Nadler, D-N.Y., appeared on NBC's Meet the Press a day before his committee is set to hear from members of the House intelligence committee about the findings of their investigation into Trump's alleged efforts to pressure Ukraine to investigate political rival Joe Biden, to say he had confidence the impeachment proceedings against the president would move forward.
"We'll bring articles of impeachment presumably before the committee at some point later in the week," he said.
Ahead of Monday's hearing, Trump accused House Democrats of attempting to change the impeachment guidelines.
"Less than 48 hours before start of the Impeachment Hearing Hoax, on Monday, the No Due Process, Do Nothing Democrats are, believe it or not, changing the Impeachment Guidelines because the facts are not on their side," he wrote on Twitter. "When you can't win the game, change the rules!"
On Saturday, the House judiciary committee released a report Saturday outlining historical arguments for impeachment of the president that didn't take a position on whether Trump should be impeached but came two days after House Speaker Nancy Pelosi asked for articles of impeachment to be drawn up.
Nadler said the committee would make decisions about what exactly to include in the articles of impeachment after Monday's meeting, telling CNN's State of the Union Congress must still consider several factors before taking that step.
"What is the level of proof for the various allegations? How do they relate together? What is the level of support in our caucus and in the Hosue for them? What might we persuade the Senate of -- all of these things have to be taken into account, realizing again that the central allegation, it's all part of a pattern," he said.
In addition, Nadler said the committee would consider concerns about whether the articles of impeachment should focus on whether Trump withheld military funding from Ukraine to prompt an investigation into Biden and his son or if it should include former special counsel Robert Mueller's report into collusion with Russia and potential obstruction of justice by Trump and his campaign team.
"We also have to consider the fact that we have to call the president for his violations of the constitution and the considerable risk he poses to the next election," Nadler said.
Also on NBC, Sen. Ted Cruz, R-Texas, decried the impeachment proceedings as an obfuscation of the fact that Trump has instituted policies on Russia that he described as tougher "by orders of magnitude" than former President Barack Obama's.
"This is a kangaroo court in the House. They're going to impeach, not because they have the evidence but because they hate the president," Cruz said of House Democrats. "But it's going to go to the Senate, it's going to go nowhere and I think the American people know this is a waste of time."
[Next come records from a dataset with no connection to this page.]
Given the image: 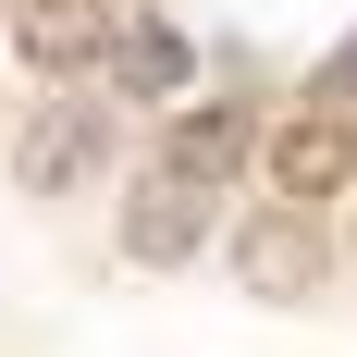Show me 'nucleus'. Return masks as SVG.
<instances>
[{
	"mask_svg": "<svg viewBox=\"0 0 357 357\" xmlns=\"http://www.w3.org/2000/svg\"><path fill=\"white\" fill-rule=\"evenodd\" d=\"M271 185H284V197H345L357 185V123L333 99H308L284 136H271Z\"/></svg>",
	"mask_w": 357,
	"mask_h": 357,
	"instance_id": "obj_1",
	"label": "nucleus"
},
{
	"mask_svg": "<svg viewBox=\"0 0 357 357\" xmlns=\"http://www.w3.org/2000/svg\"><path fill=\"white\" fill-rule=\"evenodd\" d=\"M13 50L37 74H86V62H111V13L99 0H13Z\"/></svg>",
	"mask_w": 357,
	"mask_h": 357,
	"instance_id": "obj_2",
	"label": "nucleus"
},
{
	"mask_svg": "<svg viewBox=\"0 0 357 357\" xmlns=\"http://www.w3.org/2000/svg\"><path fill=\"white\" fill-rule=\"evenodd\" d=\"M197 234H210V197L173 173H148L136 197H123V247L148 259V271H173V259H197Z\"/></svg>",
	"mask_w": 357,
	"mask_h": 357,
	"instance_id": "obj_3",
	"label": "nucleus"
},
{
	"mask_svg": "<svg viewBox=\"0 0 357 357\" xmlns=\"http://www.w3.org/2000/svg\"><path fill=\"white\" fill-rule=\"evenodd\" d=\"M13 173H25L37 197H62V185H86V173H99V111H86V99L37 111V123H25V148H13Z\"/></svg>",
	"mask_w": 357,
	"mask_h": 357,
	"instance_id": "obj_4",
	"label": "nucleus"
},
{
	"mask_svg": "<svg viewBox=\"0 0 357 357\" xmlns=\"http://www.w3.org/2000/svg\"><path fill=\"white\" fill-rule=\"evenodd\" d=\"M111 74H123L136 99H173L185 74H197V37H185L173 13H136V25H111Z\"/></svg>",
	"mask_w": 357,
	"mask_h": 357,
	"instance_id": "obj_5",
	"label": "nucleus"
},
{
	"mask_svg": "<svg viewBox=\"0 0 357 357\" xmlns=\"http://www.w3.org/2000/svg\"><path fill=\"white\" fill-rule=\"evenodd\" d=\"M160 173H173V185H197V197H210L222 173H247V111H185V123H173V148H160Z\"/></svg>",
	"mask_w": 357,
	"mask_h": 357,
	"instance_id": "obj_6",
	"label": "nucleus"
},
{
	"mask_svg": "<svg viewBox=\"0 0 357 357\" xmlns=\"http://www.w3.org/2000/svg\"><path fill=\"white\" fill-rule=\"evenodd\" d=\"M234 271L259 296H321V247H308V222H247L234 234Z\"/></svg>",
	"mask_w": 357,
	"mask_h": 357,
	"instance_id": "obj_7",
	"label": "nucleus"
},
{
	"mask_svg": "<svg viewBox=\"0 0 357 357\" xmlns=\"http://www.w3.org/2000/svg\"><path fill=\"white\" fill-rule=\"evenodd\" d=\"M321 99H333V111H345V99H357V37H345V62H333V74H321Z\"/></svg>",
	"mask_w": 357,
	"mask_h": 357,
	"instance_id": "obj_8",
	"label": "nucleus"
}]
</instances>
When asked if he was willing to impeach Trump with no votes from Republicans, Nadler said the House would impeach Trump on "adequate, urgent grounds to defend our democratic republic," stating earlier that if the Democratic case was presented to a jury it would produce "a guilty verdict in about three minutes flat."
"There is considerable direct evidence," Nadler said. "It ill behooves a president or his partisans to say you don't have enough direct evidence when the reason we don't have even more evidence is the president has ordered everybody in the executive branch not to cooperate with Congress in the impeachment inquiry."